Kutipan Tulisan:
# # #

Greetings dear readers / salam buat para pembaca

Knowing that I say it better in writing, and I do love writing, I decided to write my experiences and thoughts in this blog so this is my e-diary.

Don't speak Indonesian? No need to worry, it is written both in Indonesian and in English.

Happy Reading, everybody !
__________________________________________

Buat saya mengungkapkan isi hati dan pemikiran lebih gampang dilakukan dalam bentuk tulisan dan karena saya juga senang menulis, saya memutuskan menulis hal-hal yang saya alami dan yang ada dalam pikiran saya dalam blog ini.

Untuk yang tidak bisa berbahasa Indonesia, jangan khawatir, blog ini saya tulis dalam bahasa Indonesia dan Inggris.

Selamat membaca !

Thursday, September 12, 2013

Leadership Camp (7)

Troublesome People

Orang-Orang Yang Sulit

Ketika saya mengikuti Leadership Camp ini saya menyadari bahwa manusia dewasa sama saja dengan anak-anak kecil itu yang pernah menjadi murid-murid saya.

When I participated in this Leadership Camp I realized that adults are just the same with those children whom were my students.

# # #

Data yang Disediakan:

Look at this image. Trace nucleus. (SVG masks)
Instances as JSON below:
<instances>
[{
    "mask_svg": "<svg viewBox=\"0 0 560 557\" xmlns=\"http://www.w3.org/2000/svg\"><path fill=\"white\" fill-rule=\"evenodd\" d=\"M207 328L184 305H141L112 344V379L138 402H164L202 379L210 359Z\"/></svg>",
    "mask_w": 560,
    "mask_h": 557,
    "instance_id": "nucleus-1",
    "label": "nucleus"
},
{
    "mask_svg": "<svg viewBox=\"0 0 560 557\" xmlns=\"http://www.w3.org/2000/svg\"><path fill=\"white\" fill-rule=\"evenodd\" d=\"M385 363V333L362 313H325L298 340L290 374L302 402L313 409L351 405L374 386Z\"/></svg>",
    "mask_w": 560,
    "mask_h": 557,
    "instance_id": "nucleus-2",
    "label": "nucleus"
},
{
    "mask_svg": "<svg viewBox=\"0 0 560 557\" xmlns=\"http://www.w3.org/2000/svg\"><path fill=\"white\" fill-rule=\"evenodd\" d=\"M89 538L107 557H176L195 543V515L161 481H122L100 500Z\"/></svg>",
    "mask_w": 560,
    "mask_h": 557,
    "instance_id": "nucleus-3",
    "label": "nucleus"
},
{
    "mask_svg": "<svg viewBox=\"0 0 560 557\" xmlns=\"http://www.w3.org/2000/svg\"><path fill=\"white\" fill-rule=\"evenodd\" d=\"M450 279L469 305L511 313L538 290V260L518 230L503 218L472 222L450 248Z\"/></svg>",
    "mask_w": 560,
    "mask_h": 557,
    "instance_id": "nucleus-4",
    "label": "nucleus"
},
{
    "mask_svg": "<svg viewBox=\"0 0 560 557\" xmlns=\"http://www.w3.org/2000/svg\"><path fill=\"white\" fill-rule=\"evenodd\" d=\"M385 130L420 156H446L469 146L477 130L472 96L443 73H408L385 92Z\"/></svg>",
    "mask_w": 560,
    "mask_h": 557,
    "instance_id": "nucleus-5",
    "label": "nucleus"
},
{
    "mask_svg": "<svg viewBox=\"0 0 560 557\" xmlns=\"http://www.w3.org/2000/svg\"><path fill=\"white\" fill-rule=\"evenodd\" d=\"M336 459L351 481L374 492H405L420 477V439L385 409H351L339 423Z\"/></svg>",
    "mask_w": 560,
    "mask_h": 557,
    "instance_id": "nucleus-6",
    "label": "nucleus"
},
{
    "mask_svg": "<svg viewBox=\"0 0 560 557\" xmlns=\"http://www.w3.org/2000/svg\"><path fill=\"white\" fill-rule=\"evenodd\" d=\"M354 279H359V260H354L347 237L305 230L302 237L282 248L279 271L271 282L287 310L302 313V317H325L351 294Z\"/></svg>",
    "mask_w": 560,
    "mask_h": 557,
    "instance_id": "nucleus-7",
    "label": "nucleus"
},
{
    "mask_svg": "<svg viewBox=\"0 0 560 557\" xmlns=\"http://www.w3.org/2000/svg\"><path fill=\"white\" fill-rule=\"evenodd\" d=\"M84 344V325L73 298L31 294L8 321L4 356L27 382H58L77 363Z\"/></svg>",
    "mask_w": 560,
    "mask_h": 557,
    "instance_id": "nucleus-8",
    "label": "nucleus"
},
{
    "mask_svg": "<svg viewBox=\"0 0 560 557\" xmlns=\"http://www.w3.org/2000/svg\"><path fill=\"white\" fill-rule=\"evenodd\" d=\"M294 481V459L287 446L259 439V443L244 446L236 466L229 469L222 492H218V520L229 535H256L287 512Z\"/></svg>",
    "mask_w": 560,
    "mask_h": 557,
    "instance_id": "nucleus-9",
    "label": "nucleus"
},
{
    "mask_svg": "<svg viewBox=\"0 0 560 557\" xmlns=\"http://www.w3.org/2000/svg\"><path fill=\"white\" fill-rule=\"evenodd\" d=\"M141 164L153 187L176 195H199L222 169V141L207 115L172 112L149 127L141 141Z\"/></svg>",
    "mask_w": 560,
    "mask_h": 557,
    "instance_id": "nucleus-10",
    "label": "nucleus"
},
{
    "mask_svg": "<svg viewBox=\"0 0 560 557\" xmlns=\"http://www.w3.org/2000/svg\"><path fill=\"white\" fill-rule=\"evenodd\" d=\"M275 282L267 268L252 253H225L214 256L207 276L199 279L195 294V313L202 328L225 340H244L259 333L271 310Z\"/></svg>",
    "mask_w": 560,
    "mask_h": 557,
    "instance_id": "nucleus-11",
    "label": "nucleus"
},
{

# # #

Tugas yang Diberikan:
1. Cetak ulang tanpa perubahan baris-baris listing mulai dari awal listing sampai dengan baris yang memuat "328L184 305H141L112 344V379L138", termasuk kedua ujungnya.
2. Teruskan tulisan blog tentang Leadership Camp dari titik tulisan itu berhenti.

Jawaban Setiap Tugas:
1.
Look at this image. Trace nucleus. (SVG masks)
Instances as JSON below:
<instances>
[{
    "mask_svg": "<svg viewBox=\"0 0 560 557\" xmlns=\"http://www.w3.org/2000/svg\"><path fill=\"white\" fill-rule=\"evenodd\" d=\"M207 328L184 305H141L112 344V379L138 402H164L202 379L210 359Z\"/></svg>",

2.
Saya bertemu dengan seorang peserta yang reputasinya sebagai orang yang kurang ramah dan kurang bersahabat sudah terkenal sampai kemana-mana.

I met a participant whose reputation as a unfriendly person have been precede her.

Saya selalu berusaha untuk bersikap fair.

I always try to be fair.

Saya tidak mau menilai seseorang hanya berdasarkan dari omongan orang lain. Saya anggap kalau sampai saya menilai seseorang seperti itu maka saya telah melakukan penilaian dengan dasar pengertian yang sangat dangkal.

I don’t want to judge anyone based on what people said about that person. I would see it as a shallow understanding if I ever make such judgement based on general opinion.

6 tahun bekerja sebagai guru membuat saya belajar bahwa untuk mengubah murid saya menjadi pribadi yang lebih baik adalah dengan tidak menyebutnya dan memperlakukannya seperti yang dilakukan oleh orang-orang disekitarnya.

6 years working as a teacher made me learned that to change my student into a better person is not to call him / her nor treat him / her like the people around him / her did.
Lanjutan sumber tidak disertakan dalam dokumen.